Bush and Blair will put the best possible face on the visit. Right now what Blair needs to do is distance himself from Bush, not hug him close. Many of Blair’s Labour backbenchers would like him to pick a fight with Bush. Others are urging him to push aside the president and rekindle ties with Blair’s natural political allies in America: the Democrats. That’s not Blair’s style, but it’s “no accident,” as one Labour minister put it, that Bush is not expected to make a formal address to Parliament.
Bush stands a better chance of capitalizing on the visit. The TV pictures beamed back to America are likely to paint him in exactly the sort of serious-world-leader hues his handlers are hoping for as he heads into an election year. Still, there are two storms brewing. Antiwar demonstrations could attract protesters in very large numbers. And the accident-prone British royal family could provide Bush with some unexpected embarrassments. Last week, amid rumors that a British tabloid was prepared to air a former royal servant’s salacious allegations against a “senior royal,” Charles’s private secretary issued an unprecedented statement from Buckingham Palace: a denial of an allegation (which he wouldn’t describe) that Charles was involved in a presumably compromising “incident” (which “did not take place”).

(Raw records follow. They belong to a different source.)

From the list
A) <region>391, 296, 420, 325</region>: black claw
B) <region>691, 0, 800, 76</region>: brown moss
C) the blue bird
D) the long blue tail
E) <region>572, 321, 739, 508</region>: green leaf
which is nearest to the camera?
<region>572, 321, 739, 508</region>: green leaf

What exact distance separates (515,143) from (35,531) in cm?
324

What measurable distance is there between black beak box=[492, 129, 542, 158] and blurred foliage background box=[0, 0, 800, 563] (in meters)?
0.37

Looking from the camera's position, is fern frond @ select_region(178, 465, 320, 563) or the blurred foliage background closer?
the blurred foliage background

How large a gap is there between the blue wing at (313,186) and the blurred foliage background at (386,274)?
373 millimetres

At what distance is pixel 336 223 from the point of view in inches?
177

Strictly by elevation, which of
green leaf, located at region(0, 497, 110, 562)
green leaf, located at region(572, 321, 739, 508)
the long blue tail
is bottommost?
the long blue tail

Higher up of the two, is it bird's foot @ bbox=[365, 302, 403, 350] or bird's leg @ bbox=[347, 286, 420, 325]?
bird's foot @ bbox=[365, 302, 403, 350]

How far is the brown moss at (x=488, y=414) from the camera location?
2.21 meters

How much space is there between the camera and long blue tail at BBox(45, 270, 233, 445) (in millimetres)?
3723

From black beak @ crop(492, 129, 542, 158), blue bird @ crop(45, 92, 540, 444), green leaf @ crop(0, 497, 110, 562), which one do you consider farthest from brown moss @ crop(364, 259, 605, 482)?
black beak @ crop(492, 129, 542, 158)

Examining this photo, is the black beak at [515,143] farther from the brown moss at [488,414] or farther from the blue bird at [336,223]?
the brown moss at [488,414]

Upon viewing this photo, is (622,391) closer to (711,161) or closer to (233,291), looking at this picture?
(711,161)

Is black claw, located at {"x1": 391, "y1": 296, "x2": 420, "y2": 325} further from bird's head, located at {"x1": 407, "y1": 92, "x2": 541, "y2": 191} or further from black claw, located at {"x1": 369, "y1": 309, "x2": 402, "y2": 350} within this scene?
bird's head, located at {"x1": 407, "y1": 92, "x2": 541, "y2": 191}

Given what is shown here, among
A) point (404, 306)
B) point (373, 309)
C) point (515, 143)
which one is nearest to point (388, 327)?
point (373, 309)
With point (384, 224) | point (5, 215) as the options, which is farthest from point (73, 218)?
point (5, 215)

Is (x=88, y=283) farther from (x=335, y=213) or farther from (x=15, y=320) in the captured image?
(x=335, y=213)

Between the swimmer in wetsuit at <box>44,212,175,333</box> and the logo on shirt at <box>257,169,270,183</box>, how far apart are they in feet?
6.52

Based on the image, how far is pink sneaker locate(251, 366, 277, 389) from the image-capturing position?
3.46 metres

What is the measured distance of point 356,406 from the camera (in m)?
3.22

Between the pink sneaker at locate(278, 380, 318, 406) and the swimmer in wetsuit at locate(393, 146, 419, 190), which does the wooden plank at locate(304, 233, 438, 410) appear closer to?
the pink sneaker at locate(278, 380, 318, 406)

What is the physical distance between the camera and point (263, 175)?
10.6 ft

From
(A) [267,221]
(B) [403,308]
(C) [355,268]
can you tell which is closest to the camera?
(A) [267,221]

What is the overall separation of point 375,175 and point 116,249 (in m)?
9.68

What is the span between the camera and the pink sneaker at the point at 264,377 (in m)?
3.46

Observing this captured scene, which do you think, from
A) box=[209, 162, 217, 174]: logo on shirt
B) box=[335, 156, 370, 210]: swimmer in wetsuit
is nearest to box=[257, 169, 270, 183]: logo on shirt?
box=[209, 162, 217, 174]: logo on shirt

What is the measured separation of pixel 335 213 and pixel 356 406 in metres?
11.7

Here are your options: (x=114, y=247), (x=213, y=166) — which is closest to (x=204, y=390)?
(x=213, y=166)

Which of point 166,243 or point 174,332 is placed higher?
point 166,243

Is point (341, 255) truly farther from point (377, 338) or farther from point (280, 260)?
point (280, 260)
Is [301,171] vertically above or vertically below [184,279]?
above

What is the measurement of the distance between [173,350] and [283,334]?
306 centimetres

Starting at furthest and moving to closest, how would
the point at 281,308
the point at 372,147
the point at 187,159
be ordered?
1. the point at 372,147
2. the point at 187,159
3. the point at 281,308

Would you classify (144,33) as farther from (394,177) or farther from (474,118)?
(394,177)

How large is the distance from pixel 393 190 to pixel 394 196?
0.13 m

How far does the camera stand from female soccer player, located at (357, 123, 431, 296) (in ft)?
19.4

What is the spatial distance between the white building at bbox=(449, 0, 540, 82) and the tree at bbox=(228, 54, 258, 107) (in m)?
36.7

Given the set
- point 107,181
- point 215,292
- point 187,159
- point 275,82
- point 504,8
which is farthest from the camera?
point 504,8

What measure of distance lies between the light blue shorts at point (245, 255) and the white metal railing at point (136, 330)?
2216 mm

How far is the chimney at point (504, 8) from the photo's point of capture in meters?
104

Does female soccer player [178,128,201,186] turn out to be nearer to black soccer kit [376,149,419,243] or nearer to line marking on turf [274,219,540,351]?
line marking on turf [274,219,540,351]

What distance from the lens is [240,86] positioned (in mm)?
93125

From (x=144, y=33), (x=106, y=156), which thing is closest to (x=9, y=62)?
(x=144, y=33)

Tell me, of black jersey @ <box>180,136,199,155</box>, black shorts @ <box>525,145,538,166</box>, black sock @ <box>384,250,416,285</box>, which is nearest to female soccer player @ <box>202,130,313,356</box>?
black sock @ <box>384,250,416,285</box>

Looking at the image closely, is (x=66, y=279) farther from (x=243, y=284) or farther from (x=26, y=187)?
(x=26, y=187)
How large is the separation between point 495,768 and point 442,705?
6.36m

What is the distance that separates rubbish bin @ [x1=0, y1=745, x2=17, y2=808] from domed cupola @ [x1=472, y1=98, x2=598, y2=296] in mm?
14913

It’s hard to say whether this scandal manque has legs. Until last week, the gossip among royal courtiers centered on Queen Elizabeth II’s disappointment that, for security reasons, the White House wouldn’t allow Bush to accompany her on the traditional horse-drawn carriage ride. If the charges stick to Charles, the besieged royal family could be forgiven for wanting to join Bush in the safe confines of his bulletproof limo.